# 1993 rotary cutter model/serial # plate?



## CLaCons (Jan 4, 2017)

Hello all,


I have been charged with the task of getting my grand father's old bush hog going again. I think its about 13 or so feet wide with dual blades. It has a gear box where the pto shaft connects and twin shafts come out of the sides to power 2 more gear boxes that turn the blades. When I looked at it to figure out what the problem was, I picked up the pto shaft and turned it. It will turn freely and all parts move as they should till about a quarter turn each direction. That's when u can feel and hear the gears in the ( I'm going to call it a Tee box for lack of better knowledge) clink and clunk and stops the turning of all parts.

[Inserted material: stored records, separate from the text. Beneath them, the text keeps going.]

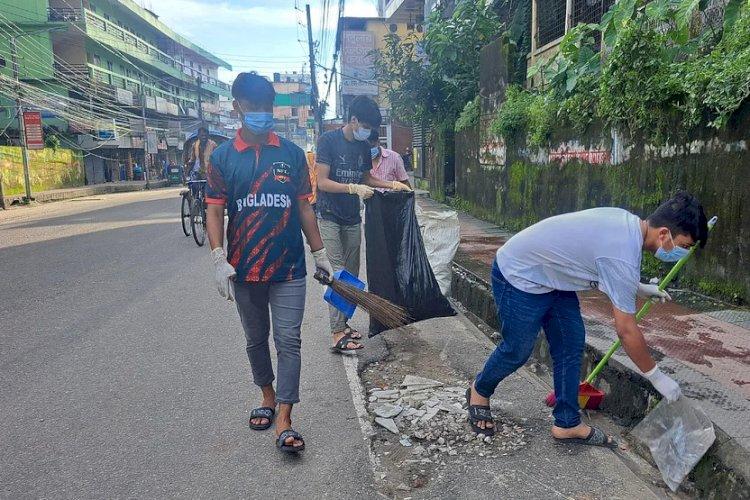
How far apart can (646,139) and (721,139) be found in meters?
1.01

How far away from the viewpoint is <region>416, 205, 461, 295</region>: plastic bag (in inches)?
195

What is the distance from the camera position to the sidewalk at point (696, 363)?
2547 millimetres

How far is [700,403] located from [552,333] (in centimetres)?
77

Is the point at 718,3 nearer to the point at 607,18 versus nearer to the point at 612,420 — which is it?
the point at 607,18

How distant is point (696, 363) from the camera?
336 centimetres

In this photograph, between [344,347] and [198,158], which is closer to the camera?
[344,347]

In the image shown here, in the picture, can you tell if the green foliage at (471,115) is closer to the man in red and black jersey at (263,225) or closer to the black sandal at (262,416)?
the man in red and black jersey at (263,225)

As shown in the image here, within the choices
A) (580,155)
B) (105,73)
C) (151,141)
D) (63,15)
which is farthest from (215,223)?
(105,73)

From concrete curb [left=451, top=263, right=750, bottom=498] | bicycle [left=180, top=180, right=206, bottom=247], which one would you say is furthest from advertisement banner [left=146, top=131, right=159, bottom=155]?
concrete curb [left=451, top=263, right=750, bottom=498]

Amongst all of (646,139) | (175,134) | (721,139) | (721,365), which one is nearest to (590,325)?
(721,365)

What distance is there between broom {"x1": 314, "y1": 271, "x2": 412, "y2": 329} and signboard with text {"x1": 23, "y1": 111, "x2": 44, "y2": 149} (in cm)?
2097

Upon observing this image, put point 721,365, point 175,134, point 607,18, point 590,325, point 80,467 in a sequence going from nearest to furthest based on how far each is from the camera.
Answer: point 80,467 < point 721,365 < point 590,325 < point 607,18 < point 175,134

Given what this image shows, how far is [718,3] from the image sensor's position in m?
5.37

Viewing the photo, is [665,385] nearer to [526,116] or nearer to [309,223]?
[309,223]
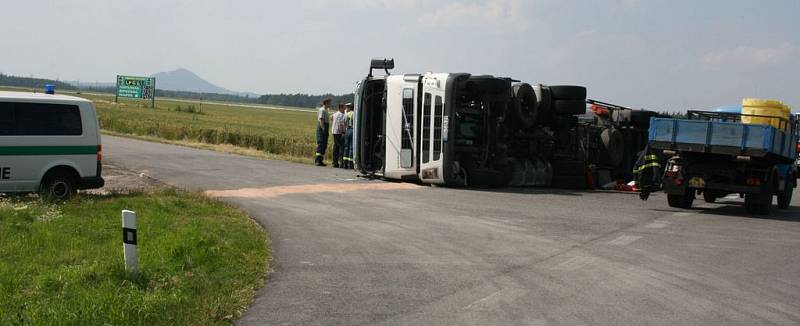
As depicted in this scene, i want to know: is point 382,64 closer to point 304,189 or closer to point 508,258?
point 304,189

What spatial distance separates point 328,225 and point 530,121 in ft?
28.4

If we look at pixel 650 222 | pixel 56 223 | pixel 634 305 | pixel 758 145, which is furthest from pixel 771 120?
pixel 56 223

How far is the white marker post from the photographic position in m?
7.75

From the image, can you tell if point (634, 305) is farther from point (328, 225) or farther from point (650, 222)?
point (650, 222)

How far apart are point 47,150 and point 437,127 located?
7814 mm

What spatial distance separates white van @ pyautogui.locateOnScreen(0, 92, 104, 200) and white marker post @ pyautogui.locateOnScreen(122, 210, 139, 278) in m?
6.02

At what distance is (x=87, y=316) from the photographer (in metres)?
6.48

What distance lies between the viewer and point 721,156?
15.4m

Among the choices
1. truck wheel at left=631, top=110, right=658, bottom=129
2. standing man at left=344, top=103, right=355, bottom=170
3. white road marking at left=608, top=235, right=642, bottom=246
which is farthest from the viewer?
truck wheel at left=631, top=110, right=658, bottom=129

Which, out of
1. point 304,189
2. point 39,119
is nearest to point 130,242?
point 39,119

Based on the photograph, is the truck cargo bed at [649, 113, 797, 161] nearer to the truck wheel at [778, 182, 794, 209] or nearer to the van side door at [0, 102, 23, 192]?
the truck wheel at [778, 182, 794, 209]

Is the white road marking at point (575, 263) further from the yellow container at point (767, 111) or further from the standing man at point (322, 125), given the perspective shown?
the standing man at point (322, 125)

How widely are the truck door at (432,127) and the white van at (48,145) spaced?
6920mm

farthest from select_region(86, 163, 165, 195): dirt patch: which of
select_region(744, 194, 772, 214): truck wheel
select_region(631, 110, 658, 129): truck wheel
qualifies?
select_region(631, 110, 658, 129): truck wheel
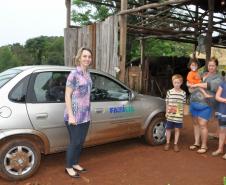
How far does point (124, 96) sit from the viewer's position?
5.85 meters

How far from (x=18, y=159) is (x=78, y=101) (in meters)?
1.14

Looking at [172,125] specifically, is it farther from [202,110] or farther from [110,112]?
[110,112]

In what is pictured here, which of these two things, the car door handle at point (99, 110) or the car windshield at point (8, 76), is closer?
the car windshield at point (8, 76)

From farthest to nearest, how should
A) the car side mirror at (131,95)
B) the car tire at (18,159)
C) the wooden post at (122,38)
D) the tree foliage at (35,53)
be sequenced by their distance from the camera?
the tree foliage at (35,53)
the wooden post at (122,38)
the car side mirror at (131,95)
the car tire at (18,159)

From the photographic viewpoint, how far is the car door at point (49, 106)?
467cm

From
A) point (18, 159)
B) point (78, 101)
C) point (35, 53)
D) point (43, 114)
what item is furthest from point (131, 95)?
point (35, 53)

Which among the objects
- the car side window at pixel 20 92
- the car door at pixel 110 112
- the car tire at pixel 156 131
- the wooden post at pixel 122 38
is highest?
the wooden post at pixel 122 38

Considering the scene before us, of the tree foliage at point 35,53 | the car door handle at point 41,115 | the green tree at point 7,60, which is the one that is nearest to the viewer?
the car door handle at point 41,115

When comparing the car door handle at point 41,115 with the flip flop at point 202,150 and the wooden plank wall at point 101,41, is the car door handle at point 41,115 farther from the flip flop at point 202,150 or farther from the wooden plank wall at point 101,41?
the wooden plank wall at point 101,41

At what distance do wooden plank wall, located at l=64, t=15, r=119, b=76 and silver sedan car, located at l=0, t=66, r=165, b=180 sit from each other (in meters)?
2.09

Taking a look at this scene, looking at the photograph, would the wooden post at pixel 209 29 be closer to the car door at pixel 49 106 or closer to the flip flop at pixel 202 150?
the flip flop at pixel 202 150

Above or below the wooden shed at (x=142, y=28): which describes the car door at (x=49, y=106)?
below

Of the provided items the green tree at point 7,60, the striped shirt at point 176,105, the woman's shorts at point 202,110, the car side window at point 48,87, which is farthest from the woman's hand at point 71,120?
the green tree at point 7,60

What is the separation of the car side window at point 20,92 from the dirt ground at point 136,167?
1.15m
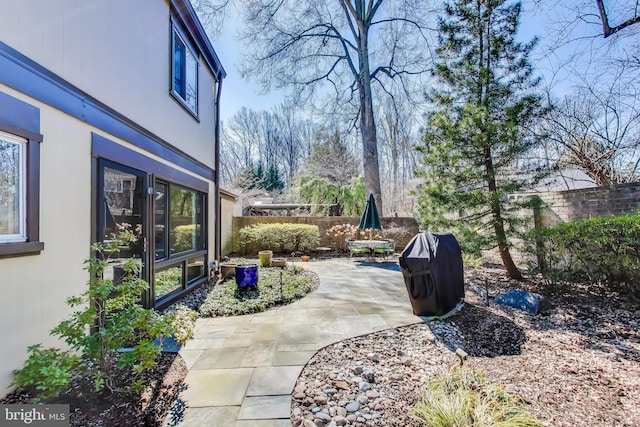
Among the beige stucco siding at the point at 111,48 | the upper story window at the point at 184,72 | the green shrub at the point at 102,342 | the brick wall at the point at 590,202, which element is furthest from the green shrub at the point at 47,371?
the brick wall at the point at 590,202

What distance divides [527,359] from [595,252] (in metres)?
2.97

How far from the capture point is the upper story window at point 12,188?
2287 mm

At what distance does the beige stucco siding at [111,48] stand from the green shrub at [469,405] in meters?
4.06

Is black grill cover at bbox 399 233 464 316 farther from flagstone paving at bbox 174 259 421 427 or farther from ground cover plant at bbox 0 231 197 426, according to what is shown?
ground cover plant at bbox 0 231 197 426

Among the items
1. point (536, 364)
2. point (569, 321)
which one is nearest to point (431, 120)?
point (569, 321)

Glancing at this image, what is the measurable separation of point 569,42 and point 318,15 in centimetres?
1003

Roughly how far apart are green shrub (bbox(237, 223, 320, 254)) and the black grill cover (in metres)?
6.61

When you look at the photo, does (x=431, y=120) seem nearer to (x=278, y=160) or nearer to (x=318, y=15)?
(x=318, y=15)

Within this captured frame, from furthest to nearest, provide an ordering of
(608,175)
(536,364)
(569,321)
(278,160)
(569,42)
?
(278,160) < (608,175) < (569,42) < (569,321) < (536,364)

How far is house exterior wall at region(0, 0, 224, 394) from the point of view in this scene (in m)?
2.29

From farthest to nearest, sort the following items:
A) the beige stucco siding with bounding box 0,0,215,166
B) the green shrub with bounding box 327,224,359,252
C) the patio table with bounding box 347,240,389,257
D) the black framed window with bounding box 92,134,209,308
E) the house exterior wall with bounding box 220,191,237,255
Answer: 1. the green shrub with bounding box 327,224,359,252
2. the house exterior wall with bounding box 220,191,237,255
3. the patio table with bounding box 347,240,389,257
4. the black framed window with bounding box 92,134,209,308
5. the beige stucco siding with bounding box 0,0,215,166

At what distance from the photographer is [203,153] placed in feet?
21.6

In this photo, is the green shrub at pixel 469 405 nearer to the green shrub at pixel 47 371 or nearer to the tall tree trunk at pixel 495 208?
the green shrub at pixel 47 371

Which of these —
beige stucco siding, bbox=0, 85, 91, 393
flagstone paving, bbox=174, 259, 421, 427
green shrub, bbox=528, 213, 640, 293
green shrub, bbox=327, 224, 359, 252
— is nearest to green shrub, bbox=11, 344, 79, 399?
beige stucco siding, bbox=0, 85, 91, 393
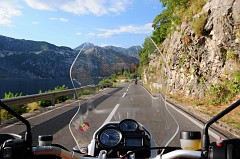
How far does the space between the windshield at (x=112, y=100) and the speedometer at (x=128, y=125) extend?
165 millimetres

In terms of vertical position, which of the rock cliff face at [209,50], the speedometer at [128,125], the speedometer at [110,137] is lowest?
the speedometer at [110,137]

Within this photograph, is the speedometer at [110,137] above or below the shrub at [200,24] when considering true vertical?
below

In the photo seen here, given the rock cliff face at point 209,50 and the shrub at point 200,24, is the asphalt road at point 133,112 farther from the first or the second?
the shrub at point 200,24

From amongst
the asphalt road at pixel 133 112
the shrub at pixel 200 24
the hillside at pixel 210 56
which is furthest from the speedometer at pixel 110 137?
the shrub at pixel 200 24

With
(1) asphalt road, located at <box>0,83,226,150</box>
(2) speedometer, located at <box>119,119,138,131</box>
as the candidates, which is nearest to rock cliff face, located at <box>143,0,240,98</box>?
(1) asphalt road, located at <box>0,83,226,150</box>

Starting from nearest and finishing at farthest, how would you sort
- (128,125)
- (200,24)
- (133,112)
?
(128,125), (133,112), (200,24)

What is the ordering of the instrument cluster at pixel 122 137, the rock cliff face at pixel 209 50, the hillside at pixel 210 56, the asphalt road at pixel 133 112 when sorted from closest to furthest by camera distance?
1. the instrument cluster at pixel 122 137
2. the asphalt road at pixel 133 112
3. the hillside at pixel 210 56
4. the rock cliff face at pixel 209 50

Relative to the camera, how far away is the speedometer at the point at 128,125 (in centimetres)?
309

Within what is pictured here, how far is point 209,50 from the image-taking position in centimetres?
2188

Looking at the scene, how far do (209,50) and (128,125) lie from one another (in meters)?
19.8

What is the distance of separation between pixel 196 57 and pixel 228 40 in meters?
4.62

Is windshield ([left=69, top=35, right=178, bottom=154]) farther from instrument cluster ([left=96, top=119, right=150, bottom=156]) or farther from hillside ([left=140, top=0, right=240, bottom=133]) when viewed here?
hillside ([left=140, top=0, right=240, bottom=133])

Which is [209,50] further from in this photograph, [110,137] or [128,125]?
[110,137]

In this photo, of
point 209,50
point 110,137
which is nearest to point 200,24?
point 209,50
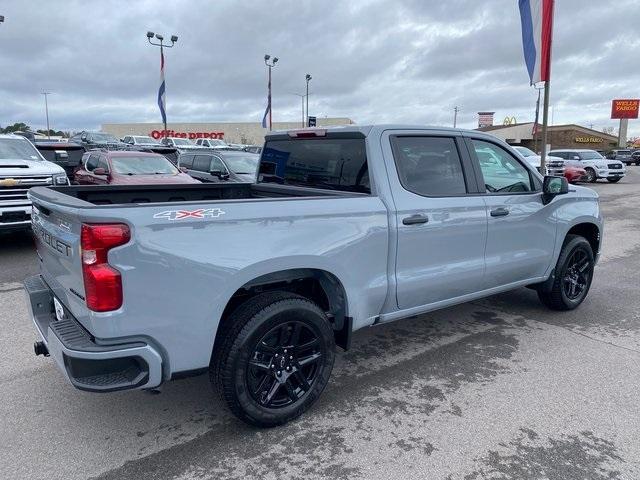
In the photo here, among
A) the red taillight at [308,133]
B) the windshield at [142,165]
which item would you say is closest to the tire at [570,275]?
the red taillight at [308,133]

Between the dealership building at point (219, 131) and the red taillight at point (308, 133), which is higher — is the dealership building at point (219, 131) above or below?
above

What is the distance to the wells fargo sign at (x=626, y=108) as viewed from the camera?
72.1 m

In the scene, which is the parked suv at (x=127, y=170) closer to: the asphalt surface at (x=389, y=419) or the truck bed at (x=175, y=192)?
the truck bed at (x=175, y=192)

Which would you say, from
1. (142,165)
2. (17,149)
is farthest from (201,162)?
(17,149)

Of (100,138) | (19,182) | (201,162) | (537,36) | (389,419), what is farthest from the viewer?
(100,138)

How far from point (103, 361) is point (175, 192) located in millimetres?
2474

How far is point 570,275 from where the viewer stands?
537cm

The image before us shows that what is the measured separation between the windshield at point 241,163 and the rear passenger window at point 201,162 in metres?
0.84

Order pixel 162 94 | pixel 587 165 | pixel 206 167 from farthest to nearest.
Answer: pixel 162 94 < pixel 587 165 < pixel 206 167

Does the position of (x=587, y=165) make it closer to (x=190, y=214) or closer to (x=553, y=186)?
(x=553, y=186)

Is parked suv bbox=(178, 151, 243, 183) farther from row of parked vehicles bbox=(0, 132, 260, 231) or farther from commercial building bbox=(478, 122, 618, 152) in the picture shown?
commercial building bbox=(478, 122, 618, 152)

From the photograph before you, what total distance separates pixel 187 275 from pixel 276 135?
2285 mm

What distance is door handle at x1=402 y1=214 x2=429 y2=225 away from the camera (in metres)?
3.60

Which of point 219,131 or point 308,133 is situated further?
point 219,131
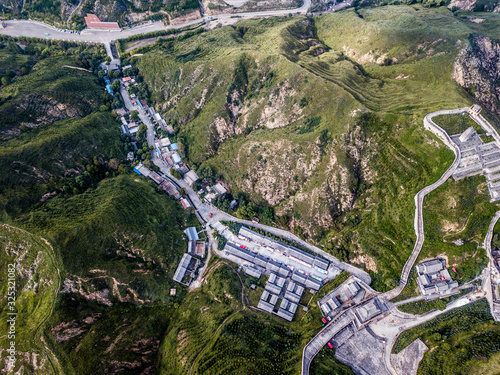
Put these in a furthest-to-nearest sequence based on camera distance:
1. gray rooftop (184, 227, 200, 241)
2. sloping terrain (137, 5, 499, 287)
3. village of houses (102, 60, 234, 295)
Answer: gray rooftop (184, 227, 200, 241) < village of houses (102, 60, 234, 295) < sloping terrain (137, 5, 499, 287)

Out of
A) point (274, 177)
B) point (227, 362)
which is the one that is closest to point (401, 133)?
point (274, 177)

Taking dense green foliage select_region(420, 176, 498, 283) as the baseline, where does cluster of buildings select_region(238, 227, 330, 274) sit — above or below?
below

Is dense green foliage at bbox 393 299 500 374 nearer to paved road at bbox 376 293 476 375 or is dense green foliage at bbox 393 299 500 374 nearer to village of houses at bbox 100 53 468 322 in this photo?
paved road at bbox 376 293 476 375

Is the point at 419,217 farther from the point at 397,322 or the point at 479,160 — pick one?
the point at 397,322

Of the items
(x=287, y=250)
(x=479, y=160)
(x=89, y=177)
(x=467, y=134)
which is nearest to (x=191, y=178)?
(x=89, y=177)

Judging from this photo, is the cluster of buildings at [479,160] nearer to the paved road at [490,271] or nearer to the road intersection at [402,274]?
the road intersection at [402,274]

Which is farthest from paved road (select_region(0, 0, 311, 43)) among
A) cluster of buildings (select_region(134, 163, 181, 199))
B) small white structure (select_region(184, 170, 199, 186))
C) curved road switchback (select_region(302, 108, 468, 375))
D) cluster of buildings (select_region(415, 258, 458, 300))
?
cluster of buildings (select_region(415, 258, 458, 300))

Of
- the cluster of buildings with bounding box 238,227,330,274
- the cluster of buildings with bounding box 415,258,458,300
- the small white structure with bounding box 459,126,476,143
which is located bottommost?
the cluster of buildings with bounding box 238,227,330,274
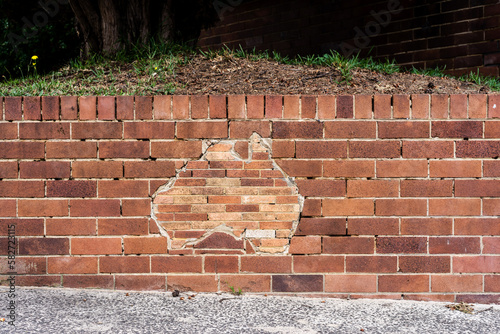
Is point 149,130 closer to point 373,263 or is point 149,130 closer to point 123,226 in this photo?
point 123,226

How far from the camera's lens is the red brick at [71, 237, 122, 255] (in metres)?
2.88

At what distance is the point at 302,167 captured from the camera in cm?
284

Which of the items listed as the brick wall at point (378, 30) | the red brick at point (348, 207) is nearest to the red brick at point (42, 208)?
the red brick at point (348, 207)

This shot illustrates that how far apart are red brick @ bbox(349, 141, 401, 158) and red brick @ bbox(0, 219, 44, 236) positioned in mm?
1999

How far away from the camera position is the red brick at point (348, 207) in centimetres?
285

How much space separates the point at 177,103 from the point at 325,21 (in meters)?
3.93

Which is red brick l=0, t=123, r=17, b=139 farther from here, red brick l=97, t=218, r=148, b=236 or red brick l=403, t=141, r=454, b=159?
red brick l=403, t=141, r=454, b=159

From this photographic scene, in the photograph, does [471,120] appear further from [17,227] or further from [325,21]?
[325,21]

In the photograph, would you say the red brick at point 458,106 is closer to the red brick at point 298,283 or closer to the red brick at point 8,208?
the red brick at point 298,283

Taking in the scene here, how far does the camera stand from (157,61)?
389 cm

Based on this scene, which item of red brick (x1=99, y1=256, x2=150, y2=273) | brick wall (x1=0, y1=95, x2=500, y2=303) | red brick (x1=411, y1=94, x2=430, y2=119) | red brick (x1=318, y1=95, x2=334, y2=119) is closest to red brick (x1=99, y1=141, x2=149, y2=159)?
brick wall (x1=0, y1=95, x2=500, y2=303)

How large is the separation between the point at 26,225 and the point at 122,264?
25.8 inches

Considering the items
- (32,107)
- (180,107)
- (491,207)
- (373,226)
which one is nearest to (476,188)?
(491,207)

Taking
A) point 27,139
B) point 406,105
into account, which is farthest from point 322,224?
point 27,139
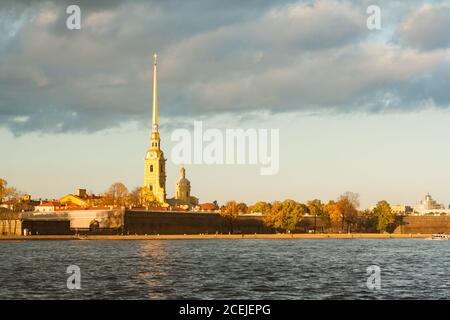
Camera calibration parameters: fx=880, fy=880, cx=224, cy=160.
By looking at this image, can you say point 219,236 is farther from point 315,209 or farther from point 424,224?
point 424,224

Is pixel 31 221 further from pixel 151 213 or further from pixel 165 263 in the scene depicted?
pixel 165 263

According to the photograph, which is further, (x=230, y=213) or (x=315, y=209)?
(x=315, y=209)

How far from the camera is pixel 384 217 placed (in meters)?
173

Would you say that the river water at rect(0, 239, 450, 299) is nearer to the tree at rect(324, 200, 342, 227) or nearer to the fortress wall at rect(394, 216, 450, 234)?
the tree at rect(324, 200, 342, 227)

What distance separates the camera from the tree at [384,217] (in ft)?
566

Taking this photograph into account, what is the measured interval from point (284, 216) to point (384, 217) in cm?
2529

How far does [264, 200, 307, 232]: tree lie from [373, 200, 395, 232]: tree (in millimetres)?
20907

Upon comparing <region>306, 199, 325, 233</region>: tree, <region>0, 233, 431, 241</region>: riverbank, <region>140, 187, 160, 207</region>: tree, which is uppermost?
<region>140, 187, 160, 207</region>: tree

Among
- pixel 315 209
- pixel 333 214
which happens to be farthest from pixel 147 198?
pixel 333 214

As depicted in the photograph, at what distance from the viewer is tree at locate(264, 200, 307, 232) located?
518ft

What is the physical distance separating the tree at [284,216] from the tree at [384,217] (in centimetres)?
2091

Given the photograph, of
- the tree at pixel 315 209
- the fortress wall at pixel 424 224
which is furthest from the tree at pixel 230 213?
the fortress wall at pixel 424 224

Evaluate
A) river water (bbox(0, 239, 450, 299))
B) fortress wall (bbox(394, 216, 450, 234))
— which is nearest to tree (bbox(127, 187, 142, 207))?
fortress wall (bbox(394, 216, 450, 234))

I'm sure it has broken gears and or maybe a few other parts. I'm trying to find parts but can't find a model #, serial number, or a plate with any numbers on it at all. Can someone tell me where to look for this plate as to i have no idea if its even there anymore? Also if its not, I can get some pics in a few weeks when i go back to try and load this oversized load on my equipment trailer. All help is much appreciated.


----------



## TraderMark (Nov 15, 2011)

ClaCons,

If it is a true Bush Hog brand, there should be a tag on each gearbox with the model and serial number of that gearbox. You don't have to have the model and serial number of the mower for Bush Hog brand gear box parts.

If you're using the term bush hog in a general sense, maybe you post some pics and we can help you identify the brand.

HTH,
Mark


----------



## CLaCons (Jan 4, 2017)

Sorry Mark as I don't know what brand it is. All I can tell u is its red and my grandma seems to think it is an international harvester rotary cutter. I'll try to get pics next weekend or so. And I used bush hog as to what it is knowing it's just a brand name. Sorry if there was any confusion. Thanks for the help


----------



## CLaCons (Jan 4, 2017)

Got the photos. Can anyone help identify this rotary cutter?


----------



## CLaCons (Jan 4, 2017)

We think it's an international Harvester.


----------



## CLaCons (Jan 4, 2017)

It's actually an international brand rotary cutter. Found the info I needed. Thanks


----------